Back in 2018, Matt Damon and his foundation Water.org created a video that spotlighted the reactions of unsuspecting people in restaurants when they’re told water won’t be available for up to six hours.
The video was shared by Ellen Degeneres, racked up half a million views, and did the job of bringing people’s attention to the fact that women in the developing world have to wait up to six hours to collect water each day.
The WHO is using platforms like Facebook to combat socio economic and psychological issues like ageism, depression, and domestic violence.
Now that we know why using social media platforms for healthcare is important, let’s go over some actionable tips you can use in your content strategy to reach new people and engage with the community.
Not everyone has the resources to create the oodles of content needed to populate multiple social media accounts.
In addition, many medical professionals learn about new information and best practices through conferences and research papers, resources that the general public may not have ready access to.
This is where sharing third party information can come in handy; not only to stretch out your existing content but also to solidify yourself as an expert in your field.
When curating content as a healthcare professional, the number one concern should be the source.
We touched on misinformation and untrustworthiness earlier and how sharing information from trusted authorities can help curb those issues.
When looking for third-party content, be sure to double and triple check the source. Any new findings you link to should be from professional associations, medical journals, or government organizations.
RSS readers like Feedly can help you collect and categorize content from your go-to sources.
Websites like Medscape, an organization that provides educational findings for health professionals can give you fresh ideas whenever you hit a content dry spell.
You can use tools like Kontentino to organize all of that content in an intuitive calendar and even schedule posts for future publishing.
Social media offers healthcare professionals new and unique ways of reaching the public and answering their burning questions. For example, the World Health Organization collaborated with Sprinklr to develop an AI-powered Facebook Messenger chatbot that offers instant and accurate information about COVID-19.
The WHO Health Alert service on WhatsApp has already reached over 12 million people, many of whom were in regions hardest hit by the coronavirus.
Health professionals can also use livestreams to better engage with their audience. Many practitioners are participating in live health webinars to help patients detect symptoms of health issues, discuss treatments and share standard emergency protocol.

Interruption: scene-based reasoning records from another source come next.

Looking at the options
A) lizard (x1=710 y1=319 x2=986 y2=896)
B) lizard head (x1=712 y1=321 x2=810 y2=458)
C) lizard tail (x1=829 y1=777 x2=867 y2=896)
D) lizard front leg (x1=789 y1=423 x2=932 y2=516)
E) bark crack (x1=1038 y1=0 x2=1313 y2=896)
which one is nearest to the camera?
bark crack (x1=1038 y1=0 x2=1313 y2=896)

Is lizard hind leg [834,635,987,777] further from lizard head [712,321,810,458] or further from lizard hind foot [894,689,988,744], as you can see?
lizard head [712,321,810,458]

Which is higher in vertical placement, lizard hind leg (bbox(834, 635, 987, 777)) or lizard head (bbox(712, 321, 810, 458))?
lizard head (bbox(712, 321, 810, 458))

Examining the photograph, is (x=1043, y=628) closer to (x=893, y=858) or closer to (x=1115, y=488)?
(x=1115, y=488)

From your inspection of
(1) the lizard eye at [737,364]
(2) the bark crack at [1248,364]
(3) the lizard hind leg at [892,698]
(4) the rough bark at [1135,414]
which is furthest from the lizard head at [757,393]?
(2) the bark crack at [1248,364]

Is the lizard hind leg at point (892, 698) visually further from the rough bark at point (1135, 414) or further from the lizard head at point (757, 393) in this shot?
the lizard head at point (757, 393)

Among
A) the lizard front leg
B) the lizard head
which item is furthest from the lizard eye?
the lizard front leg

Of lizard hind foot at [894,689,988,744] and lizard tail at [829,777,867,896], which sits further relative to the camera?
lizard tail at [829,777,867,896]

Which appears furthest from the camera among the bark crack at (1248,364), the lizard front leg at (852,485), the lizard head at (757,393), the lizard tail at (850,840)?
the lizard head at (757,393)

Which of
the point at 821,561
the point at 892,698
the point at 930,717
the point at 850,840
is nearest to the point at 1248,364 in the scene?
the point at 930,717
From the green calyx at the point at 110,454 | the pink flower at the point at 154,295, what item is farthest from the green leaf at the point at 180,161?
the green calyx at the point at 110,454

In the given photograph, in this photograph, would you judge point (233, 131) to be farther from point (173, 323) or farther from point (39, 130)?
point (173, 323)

Some health issues impact certain demographics more than others. If you’re looking to spread awareness among a certain age group, gender or even income level, using targeted ads can be a great way to reach the people who matter.
Facebook is by far the most popular social media network for advertisers due to the platform’s enormous reach of 2.8 billion users and the ability for advertisers to use targeted ads to reach basically anyone.
Here are the main targeting options Facebook provides through it’s platform:
1. Age, location, and gender. These are the three most popular general targeting options that advertisers use to narrow down their audience.
2.Demographics targeting. This option lets you segment people based on education and financial status, jobs or careers, political views, ethnic affinity, generation and even life events.
3.Interest targeting. Interest targeting is incredibly useful for finding people who have expressed an interest in relevant Facebook pages or topics. Just make sure to combine different targeting options so that your audience isn’t too large.
Social media has changed the healthcare landscape. With so many tools at your disposal, helping people through the power of information has never been easier. Whether you’re looking to stamp out misinformation, spread awareness of rising health issues, or provide aftercare support to patients, we hope this guide gives you what you need to get started.